Eu até tinha lembranças de ter vistos chuvas, a brisa fria, o barulho no
telhado que se eu fechasse os olhos parecia o barulho de algo sendo frito
numa frigideira. Mas olhando aquele céu, parecia inconcebível que gotas
de água pudessem, do nada, cair dele. Parecia irreal, parecia mágico.

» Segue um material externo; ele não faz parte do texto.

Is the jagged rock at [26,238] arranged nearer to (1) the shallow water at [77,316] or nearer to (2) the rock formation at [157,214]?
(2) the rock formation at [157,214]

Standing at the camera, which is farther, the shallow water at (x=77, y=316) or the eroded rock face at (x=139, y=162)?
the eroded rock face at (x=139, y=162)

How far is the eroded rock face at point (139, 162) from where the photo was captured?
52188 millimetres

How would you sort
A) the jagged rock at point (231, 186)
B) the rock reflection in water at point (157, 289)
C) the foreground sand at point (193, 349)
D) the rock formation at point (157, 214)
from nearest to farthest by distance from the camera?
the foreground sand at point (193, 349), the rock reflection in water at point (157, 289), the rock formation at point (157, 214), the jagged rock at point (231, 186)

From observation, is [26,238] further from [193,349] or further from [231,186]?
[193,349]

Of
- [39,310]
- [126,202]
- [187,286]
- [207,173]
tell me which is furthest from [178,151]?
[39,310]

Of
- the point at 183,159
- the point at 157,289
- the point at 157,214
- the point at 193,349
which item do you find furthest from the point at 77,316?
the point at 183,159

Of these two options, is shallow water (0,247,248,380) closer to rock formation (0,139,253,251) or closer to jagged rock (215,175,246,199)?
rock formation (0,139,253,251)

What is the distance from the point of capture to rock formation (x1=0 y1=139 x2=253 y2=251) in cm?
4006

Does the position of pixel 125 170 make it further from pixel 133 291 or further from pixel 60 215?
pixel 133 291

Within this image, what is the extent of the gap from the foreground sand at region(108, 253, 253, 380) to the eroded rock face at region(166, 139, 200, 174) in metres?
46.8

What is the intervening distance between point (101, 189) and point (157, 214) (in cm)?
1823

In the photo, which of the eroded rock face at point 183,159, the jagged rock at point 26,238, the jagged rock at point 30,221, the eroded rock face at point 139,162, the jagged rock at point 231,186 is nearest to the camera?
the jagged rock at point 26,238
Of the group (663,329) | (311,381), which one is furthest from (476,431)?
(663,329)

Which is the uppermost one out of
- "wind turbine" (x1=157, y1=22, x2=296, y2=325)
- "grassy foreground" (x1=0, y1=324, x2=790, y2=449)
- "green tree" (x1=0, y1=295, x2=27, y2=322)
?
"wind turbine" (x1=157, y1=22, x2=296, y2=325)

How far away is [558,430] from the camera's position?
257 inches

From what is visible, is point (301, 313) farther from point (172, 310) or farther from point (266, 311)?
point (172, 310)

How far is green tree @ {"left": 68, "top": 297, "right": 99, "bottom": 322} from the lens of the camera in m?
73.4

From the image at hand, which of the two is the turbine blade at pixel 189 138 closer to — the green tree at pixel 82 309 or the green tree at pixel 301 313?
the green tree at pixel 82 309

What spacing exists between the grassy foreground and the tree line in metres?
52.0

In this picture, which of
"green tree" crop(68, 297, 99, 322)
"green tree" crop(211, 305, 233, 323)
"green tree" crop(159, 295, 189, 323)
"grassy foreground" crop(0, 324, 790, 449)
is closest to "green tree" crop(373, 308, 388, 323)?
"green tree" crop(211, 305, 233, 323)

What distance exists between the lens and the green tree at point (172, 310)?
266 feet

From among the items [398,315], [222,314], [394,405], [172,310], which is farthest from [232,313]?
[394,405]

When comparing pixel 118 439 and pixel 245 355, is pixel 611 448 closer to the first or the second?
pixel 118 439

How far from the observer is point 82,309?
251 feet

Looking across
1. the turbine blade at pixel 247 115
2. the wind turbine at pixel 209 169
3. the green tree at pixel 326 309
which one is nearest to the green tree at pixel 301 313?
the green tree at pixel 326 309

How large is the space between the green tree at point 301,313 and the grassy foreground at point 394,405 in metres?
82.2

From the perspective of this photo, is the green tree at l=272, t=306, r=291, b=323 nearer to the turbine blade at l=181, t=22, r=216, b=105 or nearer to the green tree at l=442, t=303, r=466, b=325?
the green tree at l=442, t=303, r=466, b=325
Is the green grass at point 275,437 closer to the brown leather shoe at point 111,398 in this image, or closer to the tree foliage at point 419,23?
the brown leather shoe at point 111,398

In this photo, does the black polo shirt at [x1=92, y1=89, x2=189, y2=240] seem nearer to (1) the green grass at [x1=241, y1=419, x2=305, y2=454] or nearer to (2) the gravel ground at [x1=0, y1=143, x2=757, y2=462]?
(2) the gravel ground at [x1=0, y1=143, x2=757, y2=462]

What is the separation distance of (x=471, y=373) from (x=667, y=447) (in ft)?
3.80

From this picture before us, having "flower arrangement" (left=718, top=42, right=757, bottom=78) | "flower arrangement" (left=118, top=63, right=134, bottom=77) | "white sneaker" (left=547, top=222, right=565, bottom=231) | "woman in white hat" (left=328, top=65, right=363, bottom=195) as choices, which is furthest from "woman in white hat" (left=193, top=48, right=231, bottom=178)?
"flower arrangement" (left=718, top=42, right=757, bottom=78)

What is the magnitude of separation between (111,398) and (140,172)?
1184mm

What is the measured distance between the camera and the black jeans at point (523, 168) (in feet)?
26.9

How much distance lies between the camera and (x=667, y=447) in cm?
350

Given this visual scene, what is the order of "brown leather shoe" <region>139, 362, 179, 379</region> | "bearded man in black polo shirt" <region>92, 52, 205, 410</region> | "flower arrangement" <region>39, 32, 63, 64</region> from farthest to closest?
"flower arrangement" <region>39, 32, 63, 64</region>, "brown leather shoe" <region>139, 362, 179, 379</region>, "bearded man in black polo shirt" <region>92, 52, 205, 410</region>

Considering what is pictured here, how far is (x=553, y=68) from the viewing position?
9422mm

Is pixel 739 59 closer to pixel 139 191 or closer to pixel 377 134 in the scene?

Como disse, eu tinha oito anos, não mais que isso e tenho uma
lembrança, que eu talvez tenha modificado em minha cabeça ao passar dos
anos para que se parecesse como uma cena filme cult. Na época, eu nem
sabia o que era cult. Toda essa volta é só para dizer que, para fins
narrativos, encontrei minha vó passando seu creme para rachaduras nos
pés.
— Ela tá seca.
— Sim, tá.
— Vi sim, netinho.
— Claro que existe, menino! De onde você tirou que não existe
chuva?
— Sério?
— Escutar o quê?
— E o que tem?
Dois dias depois, eu conheci água que cai do céu. Ela veio boa, na
medida e hidratou a represa. Mudou totalmente a paleta de cores para um
cinza escuro de suas nuvens-mar com saudades de casa. Eu banhei na
chuva, e mesmo com o marrom do barro em minhas roupas, minha avó não
ligou. Ela disse que só não banhou comigo por que ela poderia ficar doente,
crianças se recuperam mais rápido. Eu também vi um arco-íris e sorri.
Minha teoria inicial, que foi confirmada por minha vó, também foi
confirmada pela natureza: se aquilo não era magia, eu não sabia o que era.
Quando entrei para a escola e descobri o ciclo da água, outra coisa foi
confirmada: era realmente o mar com saudade de casa. E eu descobri bem
antes, aos sete anos. Não eram oito, eram sete. Acabei de me lembrar. Sete
anos, não mais que isso, com certeza.
*
Isaac coça sua barba espessa antes de levantar da mesa onde está
sentado com seus amigos. Eles estão na sua casa, na varanda de frente para
o mar. Ele pega quatro latas de cerveja em sua geladeira. O dia está quente
e segundo as previsões do tempo, logo mais, durante a semana, deveria
chover. Voltou para a mesa de madeira e colocou a bebida de frente para
cada um dos seus amigos que estavam naquela reunião. Era um projeto
novo, ousado. Ele sentou novamente e deu um último gole na sua cerveja
que bebera enquanto contava a história para seus brothers.
— O que acham?
— Acho que tem futuro, se for bem trabalhado. Tem que ser
minimalista, um realce na sonografia talvez. — Disse seu amigo de óculos
quadrado.
— Eu devia ter uns nove anos nessa foto, eu acho, não mais que isso,
certeza. — Ele murmurou para si mesmo.